Her article was difficult to translate because her style is not amenable to English translation and her text is really for local consumption as even, say, Colombians would have trouble understanding all the facts she takes for public knowledge. Thus the need for me to add many brackets and even words whose were not directly suggested by the original.

This being said, what can we make of her hypothesis? Well, it makes sense, even if she makes it sound easier to do for Chavez than what it really would be. After all the simple application of the lot of laws recently passed, that would remain unchallenged in courts, is enough for him to get what he wants the most now, an effective opposition neutralization that would allow smooth reelection in 2012. By 2018 we would be fully Zimbabwed so he would have no trouble for yet a new reelection.

But Chavez has two problems that he cannot just solve with he current legal situation. First he must run for reelection in 2012 and he is not sure that the crisis would be far behind and oil income high enough to ensure a smooth reelection. Second, to obtain his reelection amendment last February he had to accept that everyone could be reelected. This has always gone against his nature and we can be pretty sure that he needs to have this removed as he needs that lever to control any of his followers that would dare to run for reelection on their own (and likely win since the incumbent advantage has become so obscene today).
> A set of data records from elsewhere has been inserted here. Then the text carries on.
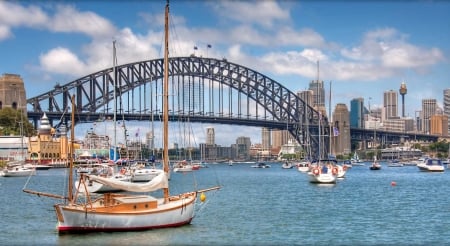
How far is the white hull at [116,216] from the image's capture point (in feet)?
107

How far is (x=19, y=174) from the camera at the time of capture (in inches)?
3925

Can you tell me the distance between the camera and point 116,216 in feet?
108

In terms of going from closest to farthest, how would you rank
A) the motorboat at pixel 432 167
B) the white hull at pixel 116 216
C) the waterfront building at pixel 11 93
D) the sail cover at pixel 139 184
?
the white hull at pixel 116 216 < the sail cover at pixel 139 184 < the motorboat at pixel 432 167 < the waterfront building at pixel 11 93

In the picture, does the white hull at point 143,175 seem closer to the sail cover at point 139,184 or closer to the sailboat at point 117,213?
the sail cover at point 139,184

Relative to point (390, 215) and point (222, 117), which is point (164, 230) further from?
point (222, 117)

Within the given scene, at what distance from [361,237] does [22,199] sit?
29.4 meters

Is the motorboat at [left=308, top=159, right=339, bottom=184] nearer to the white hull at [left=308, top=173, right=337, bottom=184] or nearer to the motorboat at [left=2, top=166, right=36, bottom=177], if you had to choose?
the white hull at [left=308, top=173, right=337, bottom=184]

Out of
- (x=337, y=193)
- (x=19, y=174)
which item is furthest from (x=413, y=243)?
(x=19, y=174)

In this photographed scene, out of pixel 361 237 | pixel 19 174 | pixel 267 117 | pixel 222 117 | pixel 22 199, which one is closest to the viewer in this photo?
pixel 361 237

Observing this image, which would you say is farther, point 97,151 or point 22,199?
point 97,151

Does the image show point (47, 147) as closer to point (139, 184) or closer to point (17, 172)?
point (17, 172)

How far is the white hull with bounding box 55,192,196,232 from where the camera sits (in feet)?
107

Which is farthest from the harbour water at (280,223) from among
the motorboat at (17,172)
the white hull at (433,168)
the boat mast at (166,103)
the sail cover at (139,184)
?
the white hull at (433,168)

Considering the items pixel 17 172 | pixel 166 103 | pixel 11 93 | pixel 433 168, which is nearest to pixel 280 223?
pixel 166 103
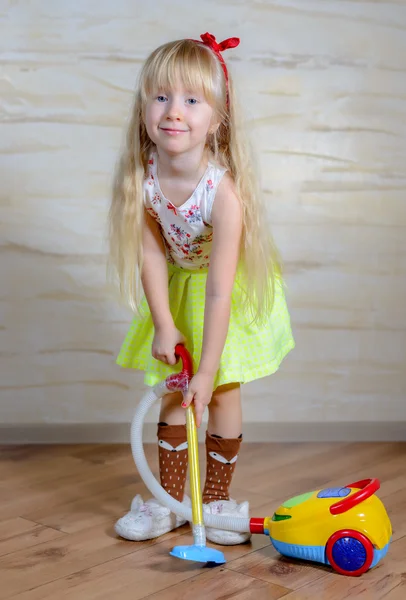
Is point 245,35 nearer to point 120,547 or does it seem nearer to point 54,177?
point 54,177

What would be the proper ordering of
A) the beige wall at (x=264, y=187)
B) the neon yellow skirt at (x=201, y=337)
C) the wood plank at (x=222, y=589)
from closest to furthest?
the wood plank at (x=222, y=589), the neon yellow skirt at (x=201, y=337), the beige wall at (x=264, y=187)

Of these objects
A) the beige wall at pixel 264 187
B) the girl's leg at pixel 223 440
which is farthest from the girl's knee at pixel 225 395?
the beige wall at pixel 264 187

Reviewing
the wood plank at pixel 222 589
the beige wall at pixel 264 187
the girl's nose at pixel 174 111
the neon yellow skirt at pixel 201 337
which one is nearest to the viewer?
the wood plank at pixel 222 589

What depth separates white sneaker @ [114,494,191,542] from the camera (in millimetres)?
1160

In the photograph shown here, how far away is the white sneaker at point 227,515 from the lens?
1.15 metres

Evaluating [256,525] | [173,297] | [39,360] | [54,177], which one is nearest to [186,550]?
[256,525]

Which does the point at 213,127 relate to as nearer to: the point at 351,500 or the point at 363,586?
the point at 351,500

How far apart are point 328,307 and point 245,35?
1.91ft

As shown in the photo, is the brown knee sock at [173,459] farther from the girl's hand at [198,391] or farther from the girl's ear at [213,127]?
the girl's ear at [213,127]

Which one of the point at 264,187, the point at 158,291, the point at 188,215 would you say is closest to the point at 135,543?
the point at 158,291

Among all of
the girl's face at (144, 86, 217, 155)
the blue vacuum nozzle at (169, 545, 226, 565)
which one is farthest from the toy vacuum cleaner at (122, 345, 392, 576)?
the girl's face at (144, 86, 217, 155)

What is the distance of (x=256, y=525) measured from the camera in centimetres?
111

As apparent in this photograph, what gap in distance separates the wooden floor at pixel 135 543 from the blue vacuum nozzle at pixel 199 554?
0.02 metres

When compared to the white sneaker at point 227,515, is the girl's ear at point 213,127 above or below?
above
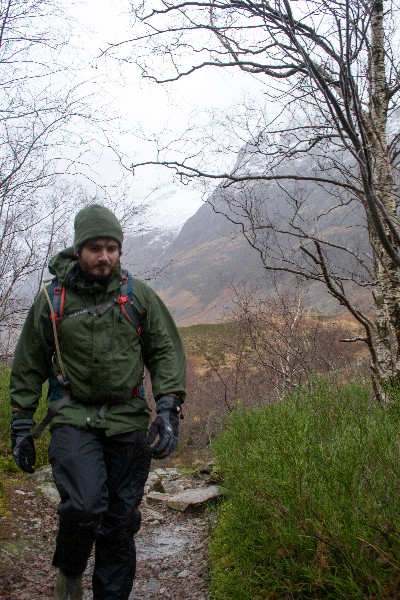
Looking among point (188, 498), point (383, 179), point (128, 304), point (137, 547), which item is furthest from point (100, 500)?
point (188, 498)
By calling for a new constitution with the pretext to enshrine the new "popular laws" he would get the two things that are at the core of his political project which is a legal and pseudo democratic way to remain president for life. The cynicism could be pushed far enough by him to put again term limits even for himself as long as he gets a fresh start in the new constitution of 2010. Even two seven years terms might be enough since at the end of them he would be 69 years old. Heck, he could even give two 4 year terms for everyone else and three 7 years for himself and pass it! Thus he would reach without any trouble the ripe age of 76 when his current crimes would be forgotten and he would be able to hand power down to any chosen heir. After all, who is remembering Fidel and Che's crimes in the current Cuban transition (and I do not have in mind only the Fidel to Raul one, but the one coming soon for Raul)?
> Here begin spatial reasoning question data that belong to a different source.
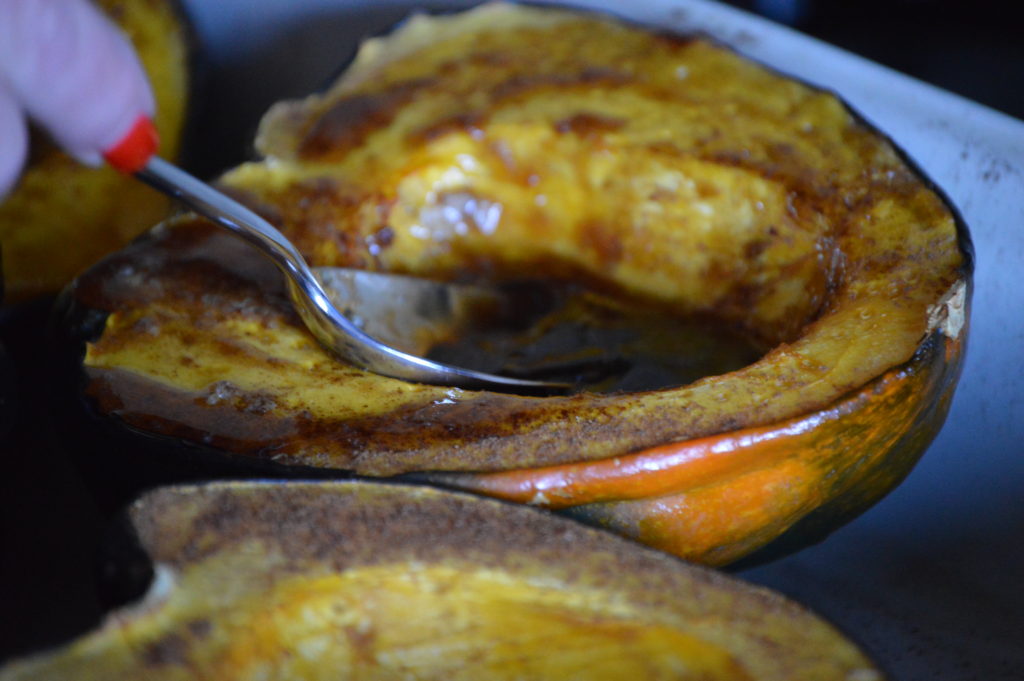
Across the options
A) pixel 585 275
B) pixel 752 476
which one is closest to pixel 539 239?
pixel 585 275

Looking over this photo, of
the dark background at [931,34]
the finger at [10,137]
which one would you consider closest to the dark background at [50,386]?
the dark background at [931,34]

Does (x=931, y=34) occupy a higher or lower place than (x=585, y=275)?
higher

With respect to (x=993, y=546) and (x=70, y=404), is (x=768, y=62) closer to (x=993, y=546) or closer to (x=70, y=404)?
(x=993, y=546)

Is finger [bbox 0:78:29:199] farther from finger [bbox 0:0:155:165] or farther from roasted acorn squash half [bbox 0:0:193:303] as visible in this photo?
roasted acorn squash half [bbox 0:0:193:303]

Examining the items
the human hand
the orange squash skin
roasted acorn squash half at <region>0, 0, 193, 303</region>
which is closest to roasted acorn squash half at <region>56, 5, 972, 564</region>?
the orange squash skin

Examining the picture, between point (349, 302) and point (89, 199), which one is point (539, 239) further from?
point (89, 199)

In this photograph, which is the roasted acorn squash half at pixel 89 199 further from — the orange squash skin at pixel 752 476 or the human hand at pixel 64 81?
the orange squash skin at pixel 752 476
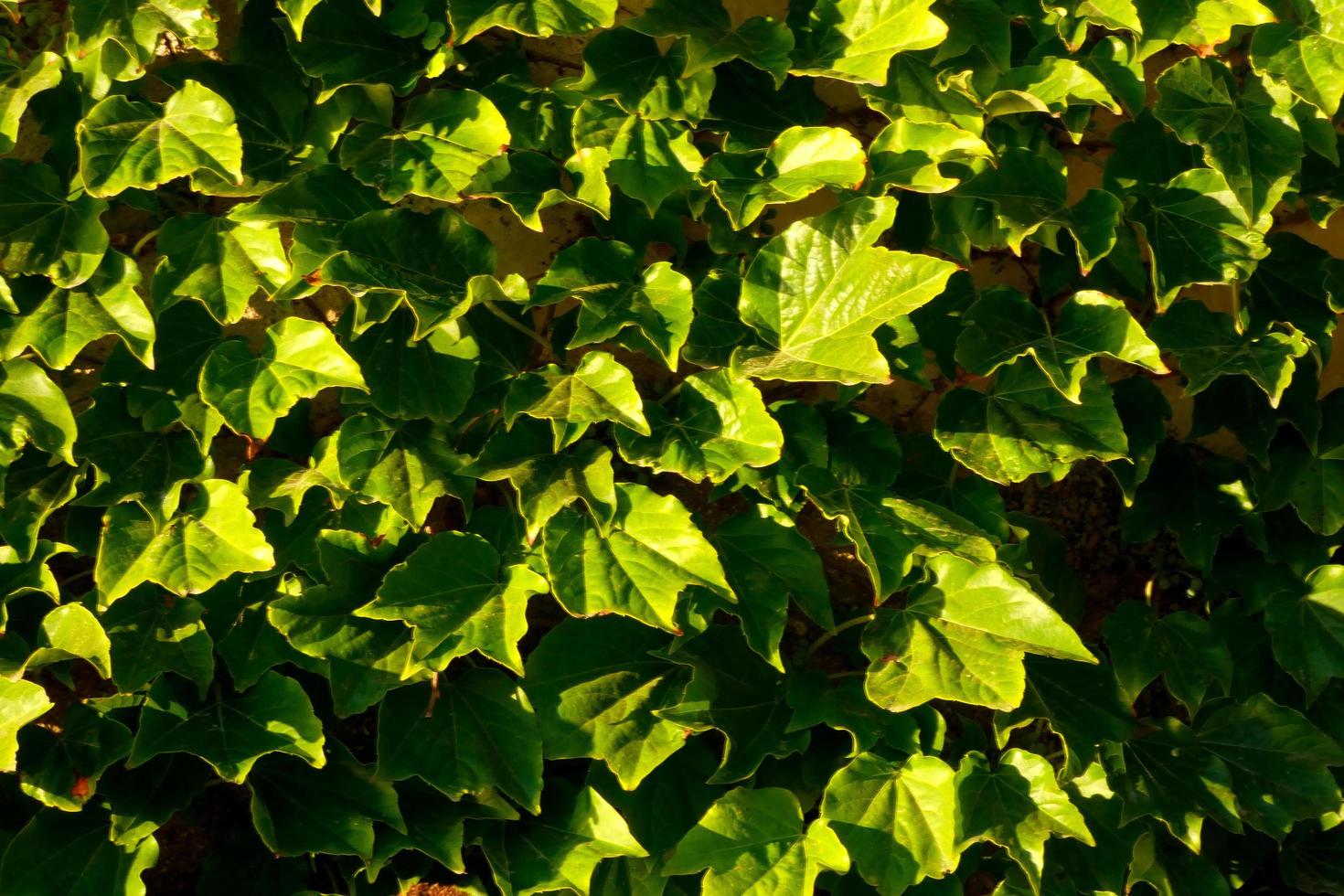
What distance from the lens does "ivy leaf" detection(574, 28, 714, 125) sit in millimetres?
1923

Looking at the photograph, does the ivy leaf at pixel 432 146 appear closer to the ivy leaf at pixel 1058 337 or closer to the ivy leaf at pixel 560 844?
the ivy leaf at pixel 1058 337

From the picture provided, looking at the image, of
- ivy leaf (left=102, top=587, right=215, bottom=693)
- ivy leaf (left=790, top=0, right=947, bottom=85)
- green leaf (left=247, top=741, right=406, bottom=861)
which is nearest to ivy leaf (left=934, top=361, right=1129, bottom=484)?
ivy leaf (left=790, top=0, right=947, bottom=85)

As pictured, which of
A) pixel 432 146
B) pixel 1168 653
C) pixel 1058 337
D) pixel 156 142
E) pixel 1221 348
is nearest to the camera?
pixel 156 142

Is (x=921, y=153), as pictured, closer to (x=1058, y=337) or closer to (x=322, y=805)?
(x=1058, y=337)

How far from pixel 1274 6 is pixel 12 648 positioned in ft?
7.34

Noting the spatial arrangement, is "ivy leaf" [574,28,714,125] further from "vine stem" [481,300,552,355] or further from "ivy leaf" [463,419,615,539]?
"ivy leaf" [463,419,615,539]

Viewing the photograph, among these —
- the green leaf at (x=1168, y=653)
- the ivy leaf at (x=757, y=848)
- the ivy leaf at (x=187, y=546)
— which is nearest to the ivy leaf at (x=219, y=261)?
the ivy leaf at (x=187, y=546)

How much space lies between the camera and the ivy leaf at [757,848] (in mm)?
1979

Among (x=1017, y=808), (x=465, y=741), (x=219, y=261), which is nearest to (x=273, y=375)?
(x=219, y=261)

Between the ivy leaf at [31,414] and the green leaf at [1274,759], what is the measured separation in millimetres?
1934

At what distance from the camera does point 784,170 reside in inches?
76.4

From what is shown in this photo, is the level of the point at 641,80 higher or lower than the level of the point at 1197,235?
higher

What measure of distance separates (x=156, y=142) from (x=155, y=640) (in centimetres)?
74

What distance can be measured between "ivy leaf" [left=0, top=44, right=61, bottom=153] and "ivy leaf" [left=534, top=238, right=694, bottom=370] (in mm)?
748
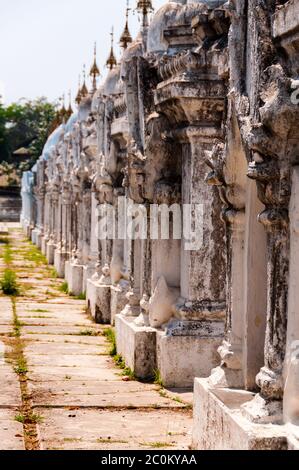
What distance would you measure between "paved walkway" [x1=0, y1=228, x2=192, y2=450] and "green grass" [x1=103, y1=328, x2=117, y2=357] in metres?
0.07

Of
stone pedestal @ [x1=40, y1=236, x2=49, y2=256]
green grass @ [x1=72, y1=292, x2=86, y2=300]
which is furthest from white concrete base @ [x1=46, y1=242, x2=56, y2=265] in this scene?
green grass @ [x1=72, y1=292, x2=86, y2=300]

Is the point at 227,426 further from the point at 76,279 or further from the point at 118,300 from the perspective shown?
the point at 76,279

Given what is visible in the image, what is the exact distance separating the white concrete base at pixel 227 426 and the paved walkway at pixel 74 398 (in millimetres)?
449

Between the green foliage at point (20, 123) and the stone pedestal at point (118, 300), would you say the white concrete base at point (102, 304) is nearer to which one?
the stone pedestal at point (118, 300)

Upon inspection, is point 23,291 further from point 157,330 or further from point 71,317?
point 157,330

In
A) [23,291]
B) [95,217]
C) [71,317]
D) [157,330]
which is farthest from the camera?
[23,291]

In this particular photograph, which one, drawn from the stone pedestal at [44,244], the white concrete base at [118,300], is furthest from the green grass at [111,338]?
the stone pedestal at [44,244]

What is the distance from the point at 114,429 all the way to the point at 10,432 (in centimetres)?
73

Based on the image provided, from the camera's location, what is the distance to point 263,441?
17.7 feet

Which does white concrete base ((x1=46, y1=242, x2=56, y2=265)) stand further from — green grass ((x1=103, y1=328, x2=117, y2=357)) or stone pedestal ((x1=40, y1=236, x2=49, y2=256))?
green grass ((x1=103, y1=328, x2=117, y2=357))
It makes sense. And for more reasons than what is written above. If I had not written about such scenarios before it is because I had not weighted them enough; but more importantly because it would have forced me to write a specific post about the incompetence of the opposition unable to come up with a bold scenario of its own. For example right now the opposition should promote a constituent assembly to revoke the seizure of Caracas by gauleiter Faria(s), the new threat against private property and freedom of expression, just to name two causes worth moving one's butt. Instead what we see is a limited effort including only Caracas people when 46% of the country said NO last February with a number which probably increased since then. There is not even talk of recall election on the Nazional Assembly! Something that could work quite well at least in Caracas and Zulia, handing down to Chavez a strong psychological blow!!!!
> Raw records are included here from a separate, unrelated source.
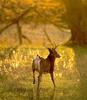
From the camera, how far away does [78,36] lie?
25672mm

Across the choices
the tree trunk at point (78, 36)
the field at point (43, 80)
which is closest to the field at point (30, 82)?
the field at point (43, 80)

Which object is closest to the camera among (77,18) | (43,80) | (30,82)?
(30,82)

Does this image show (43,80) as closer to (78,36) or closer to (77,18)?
(78,36)

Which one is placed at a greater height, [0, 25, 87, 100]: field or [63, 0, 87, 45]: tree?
[63, 0, 87, 45]: tree

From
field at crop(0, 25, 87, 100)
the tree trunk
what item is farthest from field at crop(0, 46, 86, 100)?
the tree trunk

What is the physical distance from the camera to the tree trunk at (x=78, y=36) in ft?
83.0

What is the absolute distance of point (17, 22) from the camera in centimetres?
2461

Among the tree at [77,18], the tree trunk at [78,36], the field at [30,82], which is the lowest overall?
the field at [30,82]

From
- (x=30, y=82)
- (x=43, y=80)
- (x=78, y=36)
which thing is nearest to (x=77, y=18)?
(x=78, y=36)

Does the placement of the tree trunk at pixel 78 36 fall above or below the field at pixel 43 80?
above

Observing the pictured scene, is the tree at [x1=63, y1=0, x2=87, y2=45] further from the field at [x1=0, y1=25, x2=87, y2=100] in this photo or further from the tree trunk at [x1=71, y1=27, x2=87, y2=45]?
the field at [x1=0, y1=25, x2=87, y2=100]

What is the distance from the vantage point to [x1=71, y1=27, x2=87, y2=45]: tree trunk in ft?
83.0

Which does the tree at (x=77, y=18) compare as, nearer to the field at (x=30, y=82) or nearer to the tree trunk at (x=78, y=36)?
the tree trunk at (x=78, y=36)

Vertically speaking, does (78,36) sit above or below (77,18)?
below
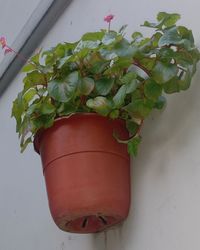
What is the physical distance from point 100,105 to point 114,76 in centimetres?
8

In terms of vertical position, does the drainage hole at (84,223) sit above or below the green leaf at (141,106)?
below

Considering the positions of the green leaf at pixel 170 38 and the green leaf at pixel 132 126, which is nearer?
the green leaf at pixel 170 38

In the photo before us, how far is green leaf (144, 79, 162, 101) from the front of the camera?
1033mm

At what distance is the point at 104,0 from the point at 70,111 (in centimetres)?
52

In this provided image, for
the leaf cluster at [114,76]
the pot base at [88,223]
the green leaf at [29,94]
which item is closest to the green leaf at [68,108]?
the leaf cluster at [114,76]

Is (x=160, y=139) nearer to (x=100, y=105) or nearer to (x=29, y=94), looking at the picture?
(x=100, y=105)

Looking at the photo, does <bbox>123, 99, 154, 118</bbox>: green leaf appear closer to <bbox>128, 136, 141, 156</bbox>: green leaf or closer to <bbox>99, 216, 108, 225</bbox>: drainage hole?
<bbox>128, 136, 141, 156</bbox>: green leaf

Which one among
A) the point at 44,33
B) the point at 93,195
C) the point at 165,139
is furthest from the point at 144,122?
the point at 44,33

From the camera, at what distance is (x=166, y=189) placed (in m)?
1.09

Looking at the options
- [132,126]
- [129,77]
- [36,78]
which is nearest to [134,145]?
[132,126]

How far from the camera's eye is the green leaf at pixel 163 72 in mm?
1005

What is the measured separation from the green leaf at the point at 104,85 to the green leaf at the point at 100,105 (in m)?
0.02

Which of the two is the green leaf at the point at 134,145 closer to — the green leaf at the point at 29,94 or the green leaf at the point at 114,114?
the green leaf at the point at 114,114

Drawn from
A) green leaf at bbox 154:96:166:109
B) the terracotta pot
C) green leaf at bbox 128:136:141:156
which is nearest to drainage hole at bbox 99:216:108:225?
the terracotta pot
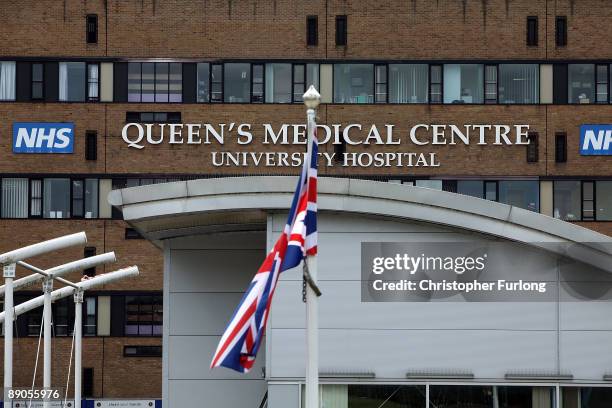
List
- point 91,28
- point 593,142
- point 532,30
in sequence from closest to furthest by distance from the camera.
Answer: point 593,142 < point 532,30 < point 91,28

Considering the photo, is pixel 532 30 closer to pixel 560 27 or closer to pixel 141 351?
pixel 560 27

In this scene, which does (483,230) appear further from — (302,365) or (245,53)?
(245,53)

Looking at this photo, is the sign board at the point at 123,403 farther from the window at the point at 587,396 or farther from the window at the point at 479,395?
the window at the point at 587,396

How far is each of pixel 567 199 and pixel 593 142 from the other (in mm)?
2529

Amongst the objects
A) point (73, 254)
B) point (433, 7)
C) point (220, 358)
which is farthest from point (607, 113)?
point (220, 358)

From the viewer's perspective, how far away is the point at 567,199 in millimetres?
66875

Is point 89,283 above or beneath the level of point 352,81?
beneath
I do not know if San Miguel scenario will happen, though it is interesting to consider the possibility (and make that a must for the opposition). After all Chavez could resort to yet another simpler referendum to end decentralization once and for all, based on the "comunas" demagoguery. Other referenda ideas can easily come up to achieve specific ends provided a bone is attached to each one of them, such as the reelection bone for all in last February. It is certainly true that the opposition is vulnerable right now but any Constituent Assembly this time around will have enough opposition to offer a concrete vocal platform that would be very difficult to silence. I doubt that today Chavez can repeat his 1999 win of 97% seats for 60% of the vote when he would be very hard pressed to get even 55% without outright cheating, with an opposition much more motivated than in 1999 which would definitely get enough seats to make a ruckus.

But then again the Chavez of today is certainly much more willing to have the CNE do all the necessary cheating to ensure him the majority he needs for quick new constitution approval.